[Directions] Reproduce each of the entries below verbatim, preserving line order, and omit the pictures from your output.

[Material provided]
<<<<

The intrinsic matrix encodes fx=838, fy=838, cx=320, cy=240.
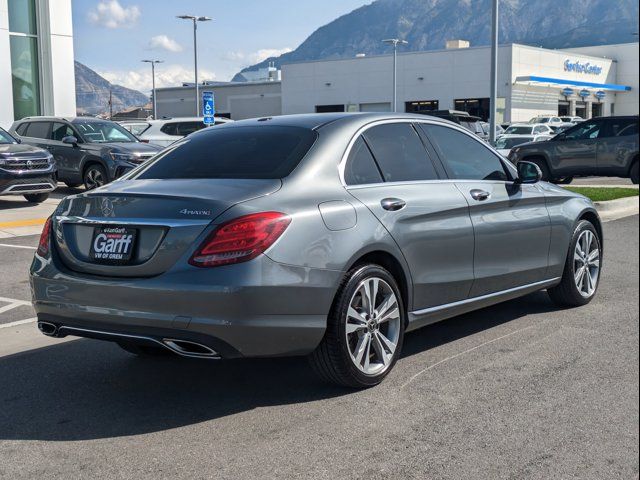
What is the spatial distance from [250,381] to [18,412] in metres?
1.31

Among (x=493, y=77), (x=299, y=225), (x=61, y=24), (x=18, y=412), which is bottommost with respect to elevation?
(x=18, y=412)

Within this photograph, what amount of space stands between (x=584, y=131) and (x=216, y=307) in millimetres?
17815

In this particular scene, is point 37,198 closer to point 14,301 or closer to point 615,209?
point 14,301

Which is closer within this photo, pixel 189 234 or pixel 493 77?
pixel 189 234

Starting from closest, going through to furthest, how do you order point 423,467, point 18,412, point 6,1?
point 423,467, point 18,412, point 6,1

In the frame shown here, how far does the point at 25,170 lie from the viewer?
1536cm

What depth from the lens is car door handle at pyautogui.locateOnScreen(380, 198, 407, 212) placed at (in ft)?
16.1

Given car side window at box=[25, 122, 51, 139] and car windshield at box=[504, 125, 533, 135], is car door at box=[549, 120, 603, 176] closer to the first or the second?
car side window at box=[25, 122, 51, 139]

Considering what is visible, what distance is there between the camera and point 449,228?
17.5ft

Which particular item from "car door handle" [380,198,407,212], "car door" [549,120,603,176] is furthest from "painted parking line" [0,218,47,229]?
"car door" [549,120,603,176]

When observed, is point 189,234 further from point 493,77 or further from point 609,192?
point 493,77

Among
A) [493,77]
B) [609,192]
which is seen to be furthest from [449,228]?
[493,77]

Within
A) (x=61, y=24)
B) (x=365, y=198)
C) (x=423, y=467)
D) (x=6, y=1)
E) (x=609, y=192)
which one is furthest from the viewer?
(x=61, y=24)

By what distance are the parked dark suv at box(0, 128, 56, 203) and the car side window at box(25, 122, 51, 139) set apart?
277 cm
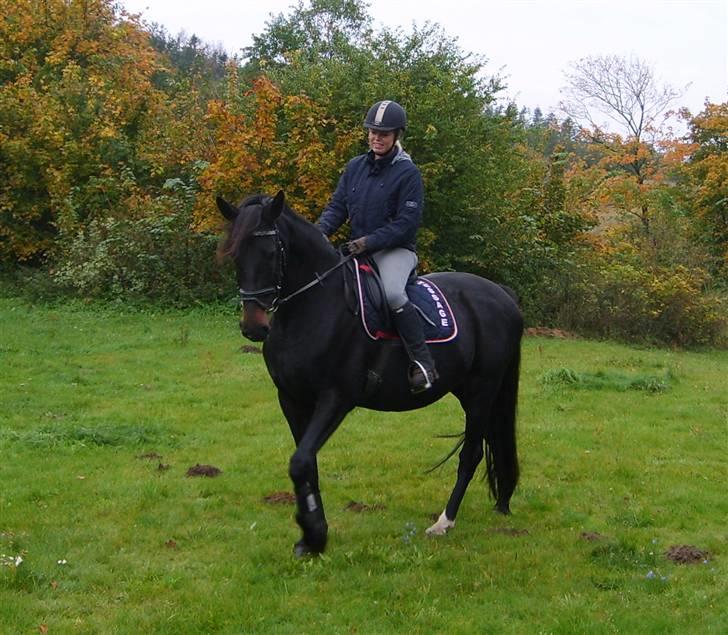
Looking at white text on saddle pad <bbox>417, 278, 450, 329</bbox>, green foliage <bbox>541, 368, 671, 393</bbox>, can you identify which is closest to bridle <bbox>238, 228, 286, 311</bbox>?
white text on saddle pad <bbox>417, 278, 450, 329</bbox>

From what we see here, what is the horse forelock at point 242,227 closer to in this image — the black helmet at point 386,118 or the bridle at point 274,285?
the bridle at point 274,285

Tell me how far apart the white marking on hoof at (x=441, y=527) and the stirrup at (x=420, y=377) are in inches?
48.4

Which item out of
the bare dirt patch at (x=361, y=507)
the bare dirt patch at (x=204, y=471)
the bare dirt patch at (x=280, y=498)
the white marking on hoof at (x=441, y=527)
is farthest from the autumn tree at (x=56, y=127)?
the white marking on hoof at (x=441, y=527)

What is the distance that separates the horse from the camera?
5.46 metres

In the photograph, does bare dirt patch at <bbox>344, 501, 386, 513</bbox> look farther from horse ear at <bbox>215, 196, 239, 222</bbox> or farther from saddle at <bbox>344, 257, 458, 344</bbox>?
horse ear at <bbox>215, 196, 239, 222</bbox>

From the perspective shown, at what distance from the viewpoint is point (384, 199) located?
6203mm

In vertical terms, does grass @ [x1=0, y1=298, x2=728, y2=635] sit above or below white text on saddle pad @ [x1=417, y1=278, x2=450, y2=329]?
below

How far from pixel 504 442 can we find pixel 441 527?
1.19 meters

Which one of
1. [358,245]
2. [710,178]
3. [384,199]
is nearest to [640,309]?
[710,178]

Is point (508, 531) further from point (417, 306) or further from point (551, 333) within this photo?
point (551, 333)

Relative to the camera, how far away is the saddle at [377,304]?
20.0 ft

>>>>

[Correct result]
The intrinsic matrix encodes fx=838, fy=838, cx=320, cy=240.
What is the spatial distance from [250,381] to [18,412] in metres?
1.31

Among (x=493, y=77), (x=299, y=225), (x=61, y=24), (x=18, y=412), which is bottommost with respect to elevation?
(x=18, y=412)

Within this photograph, what amount of space stands between (x=584, y=131) and (x=216, y=307) in millimetres?
17815

In this particular scene, is point 37,198 closer to point 14,301 or closer to point 615,209?
point 14,301

Which is closer within this photo, pixel 189 234 or pixel 493 77?
pixel 189 234

Starting from closest, going through to furthest, how do you order point 423,467, point 18,412, point 6,1?
point 423,467, point 18,412, point 6,1

In the frame shown here, how far does the point at 25,170 lie from the viewer?
1536cm

What depth from the lens is car door handle at pyautogui.locateOnScreen(380, 198, 407, 212) placed at (in ft)?
16.1

Given car side window at box=[25, 122, 51, 139] and car windshield at box=[504, 125, 533, 135], is car door at box=[549, 120, 603, 176] closer to the first or the second?
car side window at box=[25, 122, 51, 139]

Considering what is visible, what distance is there between the camera and point 449,228?
17.5ft

Which particular item from "car door handle" [380,198,407,212], "car door" [549,120,603,176] is furthest from "painted parking line" [0,218,47,229]?
"car door" [549,120,603,176]

When observed, is point 189,234 further from point 493,77 or further from point 609,192?
point 493,77

Among
A) [493,77]
B) [609,192]
which is seen to be furthest from [449,228]?
[493,77]

Within
A) (x=61, y=24)
B) (x=365, y=198)
C) (x=423, y=467)
D) (x=6, y=1)
E) (x=609, y=192)
which one is furthest from the viewer?
(x=61, y=24)

By what distance are the parked dark suv at box(0, 128, 56, 203) and the car side window at box(25, 122, 51, 139) set apart?
277 cm
Looking at white text on saddle pad <bbox>417, 278, 450, 329</bbox>, green foliage <bbox>541, 368, 671, 393</bbox>, can you identify which is closest to bridle <bbox>238, 228, 286, 311</bbox>?
white text on saddle pad <bbox>417, 278, 450, 329</bbox>

From what we see here, what is the horse forelock at point 242,227 closer to in this image — the black helmet at point 386,118 or the bridle at point 274,285?
the bridle at point 274,285

Tell me how far apart the white marking on hoof at (x=441, y=527) and the stirrup at (x=420, y=377) are in inches?
48.4

Which item out of
the bare dirt patch at (x=361, y=507)
the bare dirt patch at (x=204, y=471)
the bare dirt patch at (x=280, y=498)
the white marking on hoof at (x=441, y=527)
is farthest from the autumn tree at (x=56, y=127)?
the white marking on hoof at (x=441, y=527)

What is the distance that separates the horse from the camera?
5.46 metres

In the photograph, does bare dirt patch at <bbox>344, 501, 386, 513</bbox> look farther from horse ear at <bbox>215, 196, 239, 222</bbox> or farther from saddle at <bbox>344, 257, 458, 344</bbox>?
horse ear at <bbox>215, 196, 239, 222</bbox>

From the perspective shown, at what distance from the viewpoint is point (384, 199) located?
6203mm

In vertical terms, does grass @ [x1=0, y1=298, x2=728, y2=635] sit above or below white text on saddle pad @ [x1=417, y1=278, x2=450, y2=329]?
below

How far from pixel 504 442 can we find pixel 441 527?
1.19 meters

Which one of
1. [358,245]
2. [710,178]
3. [384,199]
is nearest to [640,309]?
[710,178]

Is point (508, 531) further from point (417, 306) or further from point (551, 333) within this photo?
point (551, 333)

Relative to the camera, how far away is the saddle at [377,304]?
20.0 ft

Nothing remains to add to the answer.